- [SUPPLIED MATERIAL]:
---
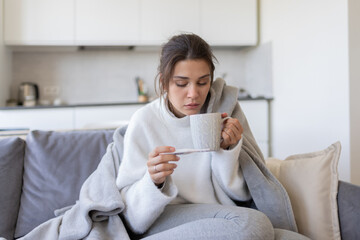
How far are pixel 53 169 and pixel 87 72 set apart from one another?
261cm

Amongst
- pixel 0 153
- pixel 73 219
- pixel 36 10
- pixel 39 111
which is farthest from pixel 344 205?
pixel 36 10

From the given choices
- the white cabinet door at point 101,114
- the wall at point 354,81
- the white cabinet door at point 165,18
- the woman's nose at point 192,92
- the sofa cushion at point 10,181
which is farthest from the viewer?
the white cabinet door at point 165,18

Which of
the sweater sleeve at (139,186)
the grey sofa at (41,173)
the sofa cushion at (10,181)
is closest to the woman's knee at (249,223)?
the sweater sleeve at (139,186)

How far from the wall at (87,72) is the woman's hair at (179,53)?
259 cm

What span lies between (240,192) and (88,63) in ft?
10.0

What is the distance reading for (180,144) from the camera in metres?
1.34

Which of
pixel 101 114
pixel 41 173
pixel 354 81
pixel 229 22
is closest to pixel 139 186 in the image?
pixel 41 173

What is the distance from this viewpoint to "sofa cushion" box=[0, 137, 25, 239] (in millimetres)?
1440

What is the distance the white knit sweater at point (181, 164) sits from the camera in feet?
4.11

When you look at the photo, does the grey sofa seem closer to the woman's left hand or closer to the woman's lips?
the woman's lips

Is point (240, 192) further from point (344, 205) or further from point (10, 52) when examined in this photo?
point (10, 52)

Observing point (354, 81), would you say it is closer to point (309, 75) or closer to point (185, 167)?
point (309, 75)

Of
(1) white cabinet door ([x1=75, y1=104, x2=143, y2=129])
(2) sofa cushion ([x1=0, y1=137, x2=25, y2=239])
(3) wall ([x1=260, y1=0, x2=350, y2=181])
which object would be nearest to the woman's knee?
(2) sofa cushion ([x1=0, y1=137, x2=25, y2=239])

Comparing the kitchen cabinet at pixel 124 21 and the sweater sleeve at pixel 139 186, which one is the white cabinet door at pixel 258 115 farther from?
the sweater sleeve at pixel 139 186
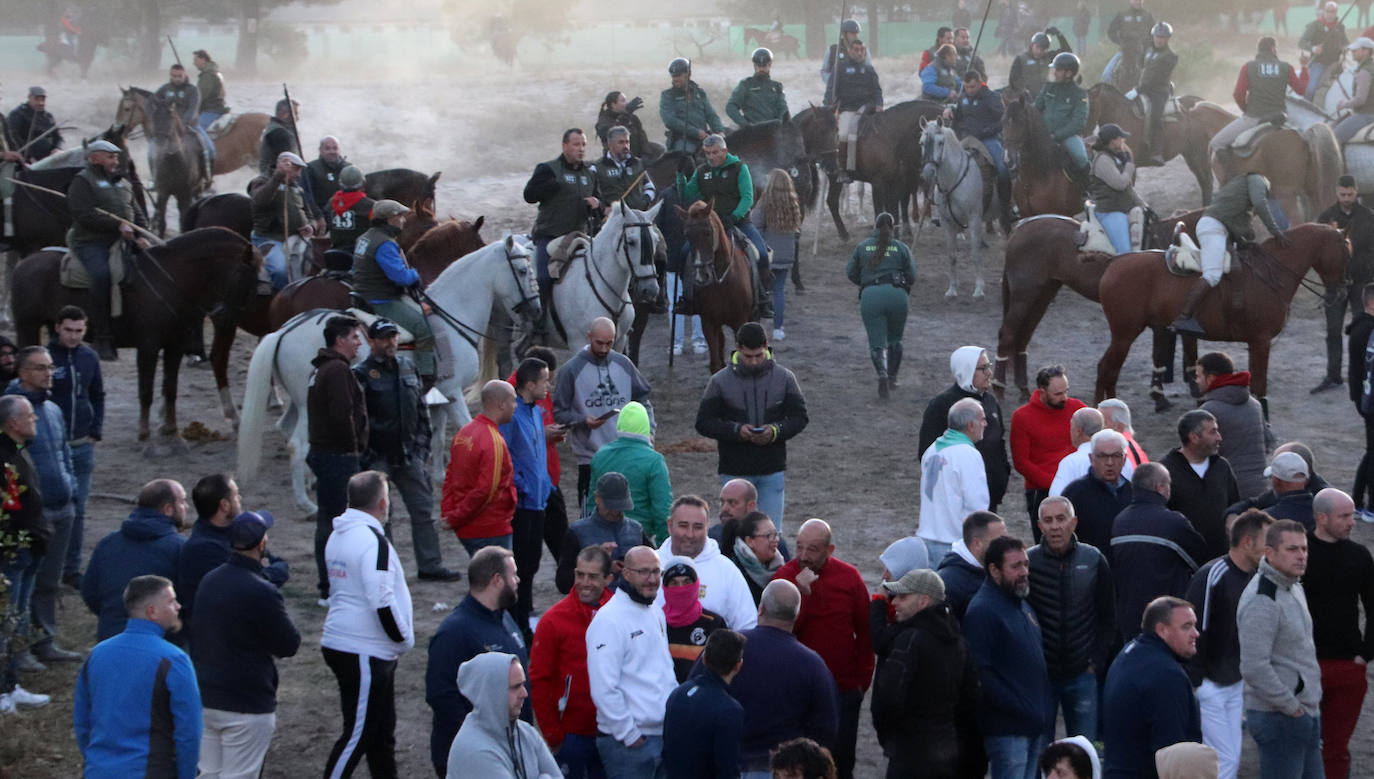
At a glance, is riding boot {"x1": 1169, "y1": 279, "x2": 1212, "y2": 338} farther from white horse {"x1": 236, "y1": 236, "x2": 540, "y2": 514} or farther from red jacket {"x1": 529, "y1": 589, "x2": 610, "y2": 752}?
red jacket {"x1": 529, "y1": 589, "x2": 610, "y2": 752}

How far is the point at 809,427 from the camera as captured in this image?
15906 mm

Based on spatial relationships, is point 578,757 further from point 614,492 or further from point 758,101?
point 758,101

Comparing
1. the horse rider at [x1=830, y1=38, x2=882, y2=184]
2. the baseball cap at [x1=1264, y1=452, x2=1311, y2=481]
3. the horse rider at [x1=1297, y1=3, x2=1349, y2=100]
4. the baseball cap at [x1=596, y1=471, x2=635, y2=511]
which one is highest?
the horse rider at [x1=1297, y1=3, x2=1349, y2=100]

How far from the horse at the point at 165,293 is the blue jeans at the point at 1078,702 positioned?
9.40 meters

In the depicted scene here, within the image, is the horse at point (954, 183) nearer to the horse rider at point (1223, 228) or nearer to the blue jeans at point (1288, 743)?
the horse rider at point (1223, 228)

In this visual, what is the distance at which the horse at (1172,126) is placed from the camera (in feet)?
76.3

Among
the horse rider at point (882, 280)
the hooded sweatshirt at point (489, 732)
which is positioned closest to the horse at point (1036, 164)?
the horse rider at point (882, 280)

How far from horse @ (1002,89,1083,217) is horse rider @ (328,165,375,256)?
954 cm

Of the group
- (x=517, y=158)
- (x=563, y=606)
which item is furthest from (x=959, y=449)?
(x=517, y=158)

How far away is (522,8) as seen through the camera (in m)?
48.2

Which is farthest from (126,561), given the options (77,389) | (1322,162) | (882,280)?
(1322,162)

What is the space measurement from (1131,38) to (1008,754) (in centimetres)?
2103

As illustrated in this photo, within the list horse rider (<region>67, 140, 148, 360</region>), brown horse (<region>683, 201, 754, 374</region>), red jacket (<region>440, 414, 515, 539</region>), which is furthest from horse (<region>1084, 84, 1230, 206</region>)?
red jacket (<region>440, 414, 515, 539</region>)

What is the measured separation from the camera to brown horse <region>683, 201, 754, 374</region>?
15.3m
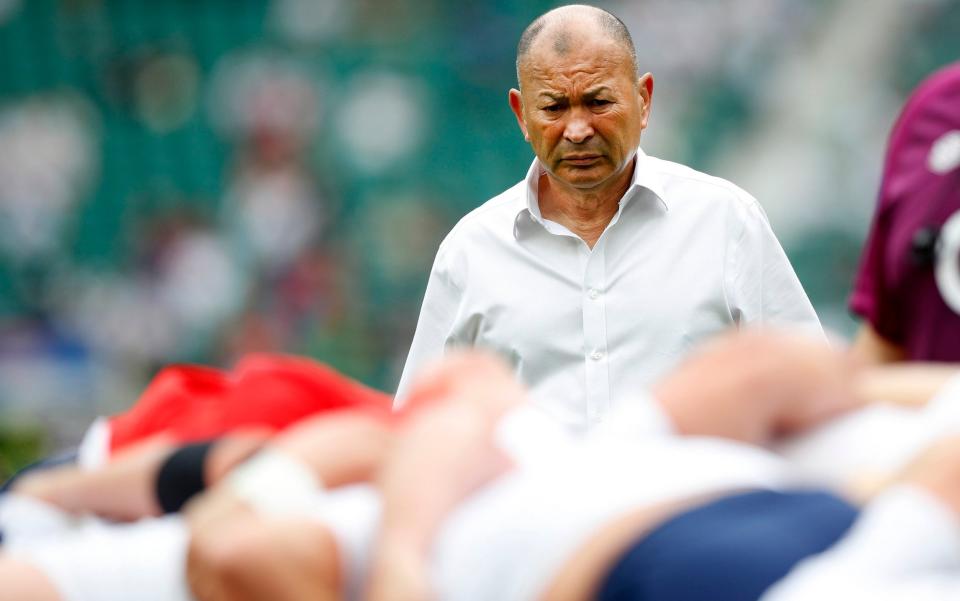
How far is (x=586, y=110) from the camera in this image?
9.75ft

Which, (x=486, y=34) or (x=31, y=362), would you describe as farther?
(x=486, y=34)

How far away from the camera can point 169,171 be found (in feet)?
25.9

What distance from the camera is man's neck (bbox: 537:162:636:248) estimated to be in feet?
10.1

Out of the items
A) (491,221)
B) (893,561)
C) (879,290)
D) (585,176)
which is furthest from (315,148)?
(893,561)

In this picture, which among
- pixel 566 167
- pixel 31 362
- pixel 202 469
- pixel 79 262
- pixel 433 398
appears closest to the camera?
pixel 433 398

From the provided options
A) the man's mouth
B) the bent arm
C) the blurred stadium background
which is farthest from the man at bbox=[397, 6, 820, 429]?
the blurred stadium background

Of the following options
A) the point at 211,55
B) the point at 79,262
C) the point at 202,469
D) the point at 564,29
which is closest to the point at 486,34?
the point at 211,55

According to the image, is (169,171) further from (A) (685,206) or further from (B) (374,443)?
(B) (374,443)

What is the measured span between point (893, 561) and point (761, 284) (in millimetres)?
1592

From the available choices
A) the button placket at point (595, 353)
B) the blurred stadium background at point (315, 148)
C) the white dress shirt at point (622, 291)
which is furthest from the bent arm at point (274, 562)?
the blurred stadium background at point (315, 148)

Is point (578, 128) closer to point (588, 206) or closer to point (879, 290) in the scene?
point (588, 206)

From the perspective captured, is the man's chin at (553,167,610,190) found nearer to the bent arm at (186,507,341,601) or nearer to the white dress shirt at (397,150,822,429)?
the white dress shirt at (397,150,822,429)

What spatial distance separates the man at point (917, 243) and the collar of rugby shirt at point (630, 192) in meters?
0.90

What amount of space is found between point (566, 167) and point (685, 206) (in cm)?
28
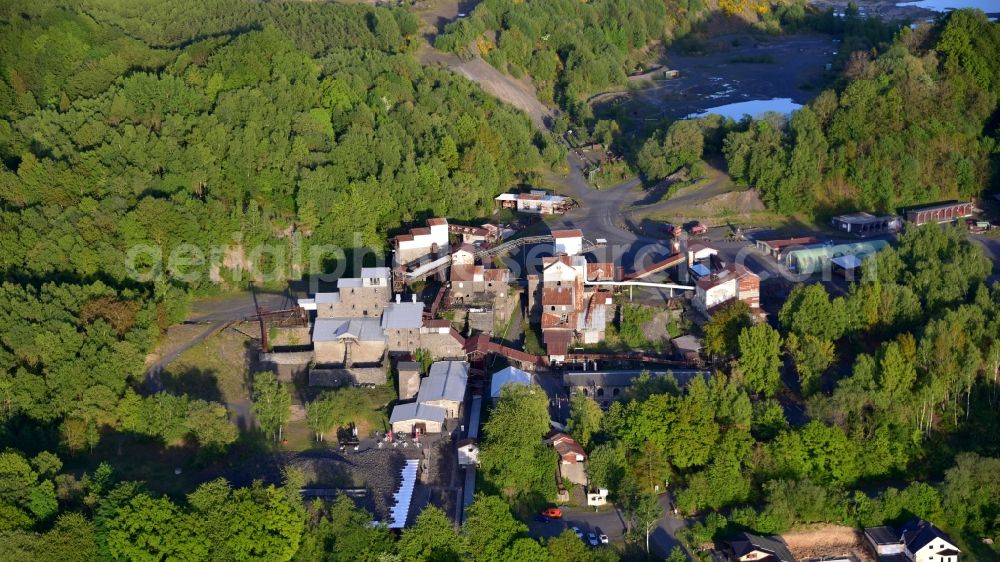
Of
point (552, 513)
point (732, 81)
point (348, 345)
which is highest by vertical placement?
point (732, 81)

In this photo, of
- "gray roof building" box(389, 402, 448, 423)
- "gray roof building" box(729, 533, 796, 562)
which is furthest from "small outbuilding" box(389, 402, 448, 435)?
"gray roof building" box(729, 533, 796, 562)

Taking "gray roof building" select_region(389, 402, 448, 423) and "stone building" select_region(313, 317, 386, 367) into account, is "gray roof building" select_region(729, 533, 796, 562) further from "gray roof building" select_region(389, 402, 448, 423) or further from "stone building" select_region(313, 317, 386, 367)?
"stone building" select_region(313, 317, 386, 367)

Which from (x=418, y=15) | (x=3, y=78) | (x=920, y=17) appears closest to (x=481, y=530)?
(x=3, y=78)

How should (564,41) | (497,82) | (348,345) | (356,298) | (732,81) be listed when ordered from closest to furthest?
(348,345) < (356,298) < (497,82) < (564,41) < (732,81)

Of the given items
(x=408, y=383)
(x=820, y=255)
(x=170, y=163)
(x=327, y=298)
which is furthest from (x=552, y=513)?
(x=170, y=163)

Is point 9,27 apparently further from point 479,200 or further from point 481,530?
point 481,530

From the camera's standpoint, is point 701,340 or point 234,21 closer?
point 701,340

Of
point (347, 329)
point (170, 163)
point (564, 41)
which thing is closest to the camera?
point (347, 329)

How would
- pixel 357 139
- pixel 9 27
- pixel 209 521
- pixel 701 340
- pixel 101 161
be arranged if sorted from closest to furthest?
pixel 209 521
pixel 701 340
pixel 101 161
pixel 357 139
pixel 9 27

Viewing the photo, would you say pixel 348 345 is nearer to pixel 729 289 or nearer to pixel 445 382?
pixel 445 382
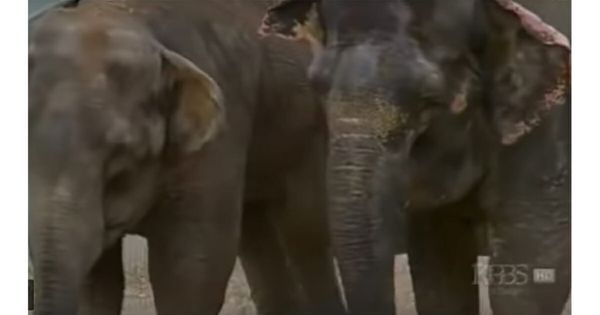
---
- [TASK INSTRUCTIONS]: Render the lines of the records above as a numbered list, leaving out blank lines and any pictures. Begin at the line that contains "Is point 9,27" and continue through the end of the records.

- [COMPLETE ANSWER]:
1. Is point 9,27 apparently further from point 479,200 or further from point 481,530?
2. point 481,530
3. From the camera's standpoint, is point 701,340 or point 234,21 closer?
4. point 701,340
5. Of
6. point (347, 329)
7. point (170, 163)
8. point (564, 41)
9. which thing is closest to the camera?
10. point (347, 329)
11. How would
12. - pixel 357 139
13. - pixel 9 27
14. - pixel 209 521
15. - pixel 701 340
16. - pixel 101 161
17. be arranged if sorted from closest to furthest?
18. pixel 209 521
19. pixel 701 340
20. pixel 101 161
21. pixel 357 139
22. pixel 9 27
23. Viewing the photo, would you say pixel 348 345 is nearer to pixel 729 289 or nearer to pixel 445 382?
24. pixel 445 382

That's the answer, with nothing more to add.